Hey vLLM team. Congratulations on the new release! Was looking forward to it for quite some time (was using torch 2.8 for our RL trainer so needed 2 venvs, one running torch 2.7 until the new release).
However, it seems that upgrading to the new version is yielding worse reward curves in our CI.
I was wondering if you guys have any ideas as to why this could be the case? Our suspicion right now is that there were significant changes to the sampler.
Previously, we patched around the old exporting logprobs logic with a custom sampler that exported them after temperature scaling. It seems that this isn’t needed in version 0.10.2 with the logic now changed to export the processed logprobs in the topktopp sampler class after temperature scaling and truncation filtering (topk, topp). I think the change in reward is unrelated to the new logprobs being after topktopp filtering as modifying the code to export the logprobs before that didnt seem to make a difference to the reward curves.
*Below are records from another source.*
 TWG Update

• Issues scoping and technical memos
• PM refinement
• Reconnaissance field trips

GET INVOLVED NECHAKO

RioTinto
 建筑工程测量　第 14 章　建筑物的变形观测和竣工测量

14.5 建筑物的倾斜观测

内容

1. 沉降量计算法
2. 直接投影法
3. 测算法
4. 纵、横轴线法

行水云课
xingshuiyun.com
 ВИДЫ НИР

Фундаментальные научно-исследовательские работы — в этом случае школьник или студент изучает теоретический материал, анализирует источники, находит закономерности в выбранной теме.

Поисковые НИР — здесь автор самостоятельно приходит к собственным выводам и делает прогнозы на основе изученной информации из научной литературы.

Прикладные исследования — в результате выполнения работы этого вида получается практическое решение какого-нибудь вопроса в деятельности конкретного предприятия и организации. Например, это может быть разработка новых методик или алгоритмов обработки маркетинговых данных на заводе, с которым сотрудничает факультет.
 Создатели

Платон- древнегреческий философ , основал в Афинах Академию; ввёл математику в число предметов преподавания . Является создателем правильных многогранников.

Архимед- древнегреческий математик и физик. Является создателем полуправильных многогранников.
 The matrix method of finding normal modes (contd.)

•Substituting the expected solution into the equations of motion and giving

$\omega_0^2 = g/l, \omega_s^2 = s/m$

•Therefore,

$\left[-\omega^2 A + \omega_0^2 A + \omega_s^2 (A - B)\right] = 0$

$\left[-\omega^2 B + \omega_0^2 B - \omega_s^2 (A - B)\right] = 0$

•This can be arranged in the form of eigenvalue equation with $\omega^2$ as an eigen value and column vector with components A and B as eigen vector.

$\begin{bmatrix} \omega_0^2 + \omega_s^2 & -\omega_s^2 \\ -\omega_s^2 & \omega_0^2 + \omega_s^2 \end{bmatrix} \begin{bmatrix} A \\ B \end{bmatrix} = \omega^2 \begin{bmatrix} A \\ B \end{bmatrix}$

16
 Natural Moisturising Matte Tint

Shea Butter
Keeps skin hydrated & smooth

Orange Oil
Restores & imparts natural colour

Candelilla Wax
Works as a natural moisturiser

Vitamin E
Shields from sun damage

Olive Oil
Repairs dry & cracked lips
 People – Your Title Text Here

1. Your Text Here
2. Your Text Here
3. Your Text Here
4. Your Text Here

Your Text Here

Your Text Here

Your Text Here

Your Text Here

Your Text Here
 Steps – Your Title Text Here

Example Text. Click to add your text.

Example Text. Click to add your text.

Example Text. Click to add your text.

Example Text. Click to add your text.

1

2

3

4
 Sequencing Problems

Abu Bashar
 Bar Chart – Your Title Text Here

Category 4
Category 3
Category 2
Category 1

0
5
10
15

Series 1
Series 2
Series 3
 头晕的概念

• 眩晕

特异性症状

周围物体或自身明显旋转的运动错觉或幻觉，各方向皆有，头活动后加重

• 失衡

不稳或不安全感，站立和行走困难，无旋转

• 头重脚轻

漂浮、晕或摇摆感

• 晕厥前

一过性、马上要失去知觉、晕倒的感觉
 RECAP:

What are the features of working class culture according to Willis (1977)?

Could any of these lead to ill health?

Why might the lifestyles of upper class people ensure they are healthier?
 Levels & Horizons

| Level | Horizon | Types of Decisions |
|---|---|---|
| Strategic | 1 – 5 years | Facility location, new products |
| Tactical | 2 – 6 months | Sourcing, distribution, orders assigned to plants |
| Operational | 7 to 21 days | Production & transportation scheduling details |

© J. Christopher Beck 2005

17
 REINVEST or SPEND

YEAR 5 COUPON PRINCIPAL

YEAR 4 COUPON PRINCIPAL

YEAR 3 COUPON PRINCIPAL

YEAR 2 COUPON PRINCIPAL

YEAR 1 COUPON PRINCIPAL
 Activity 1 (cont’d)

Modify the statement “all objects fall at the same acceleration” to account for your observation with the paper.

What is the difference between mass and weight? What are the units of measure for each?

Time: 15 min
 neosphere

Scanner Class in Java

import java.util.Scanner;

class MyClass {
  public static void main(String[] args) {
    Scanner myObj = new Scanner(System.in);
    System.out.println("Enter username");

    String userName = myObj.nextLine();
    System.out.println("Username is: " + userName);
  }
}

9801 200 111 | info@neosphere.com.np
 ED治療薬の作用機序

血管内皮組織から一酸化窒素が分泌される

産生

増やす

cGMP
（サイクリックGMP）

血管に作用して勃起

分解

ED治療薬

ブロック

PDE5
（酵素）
If you guys would like to repro, you can run uv run pytest tests/integration/test_rl.py -m gpu in the main branch and the PR branch up-vllm-version in prime-rl. This should take ~6m on 2x3090 and ~5m on 2 xH100. The test will export to ur wandb with the project ci-reverse-text-rl-local.
It seems likely that the reward degradation after upgrading vLLM is related to changes in how logprobs are computed and exported in the new version. According to the discussion in PrimeIntellect-ai/prime-rl#919, vLLM 0.10.2 now exports processed logprobs after temperature scaling and top-k/top-p filtering, which aligns with your previous custom patch. However, your experiments suggest that exporting logprobs before or after top-k/top-p filtering does not explain the reward drop, so the root cause may lie elsewhere in the sampler or numerical differences in logprob computation.
My understanding is that vLLM logprobs can vary due to numerical instability or batching differences, especially after major changes to the sampler or logprob export logic. This is supported by reports of logprob instability and numerical differences in vLLM compared to HuggingFace Transformers, which can affect RL reward scaling and convergence (discuss.vllm.ai: numerical difference between vllm logprobs and huggingface logprobs). You may want to check for subtle changes in logprob values, sampling order, or batch handling between versions, as these can impact RL reward curves even if the logprob export location is unchanged.
Would you like a step-by-step breakdown of how to compare logprobs and sampler behavior between vLLM versions to help isolate the cause?
Yes, the PR changes the definition of “processed logprobs.” In vLLM 0.10.2, “processed logprobs” are now computed after applying all logit processors, including temperature, penalties, and top-k/top-p filtering, rather than at an earlier stage. This change can affect downstream RL reward calculations, as the logprobs now reflect the final sampling distribution, not just temperature-scaled logits (see comment).
If your RL pipeline expects logprobs before certain processors, this semantic shift could impact reward scaling and convergence. Would you like a detailed breakdown of the logprobs computation order in the new vLLM version?
The extra argmax_invariant and topptopk dont seem to be the cause of the issue. I tried to export the logprobs right after the temp scaling and obtained the same reward curve.
Modification to the sampler to make export happen right after temp scaling:
Reward curve is similar to the original PR which bumped the version:
Your experiment confirms that exporting logprobs immediately after temperature scaling (before argmax_invariant and topk/topp) yields reward curves nearly identical to exporting after all processing steps. This suggests that the extra argmax_invariant and topk/topp steps are not the cause of the observed reward differences between vLLM versions (see your comment).
The reward curve similarity indicates that the main source of change is likely elsewhere—possibly in subtle numerical or sampler logic differences introduced by the vLLM upgrade, not in the logprob export location. Would you like a step-by-step guide to further isolate the source of the reward curve change?
Ah this turned out to be an issue with our trainer in the checkpoint loading logic we use for torch 2.8 and was unrelated to the vLLM version bump. Sorry for the false alarm guys.
Commenting out the bad checkpoint loading logic fixes the rewards
Thanks for the update! Since the reward curves are now similar across all configurations and the issue was traced to your trainer’s checkpoint loading logic (not the vLLM version), there is no vLLM-related problem here. Commenting out the problematic checkpoint logic resolves the reward discrepancy, as shown in your attached graphs.
If you need further help with vLLM or RL integration, let me know!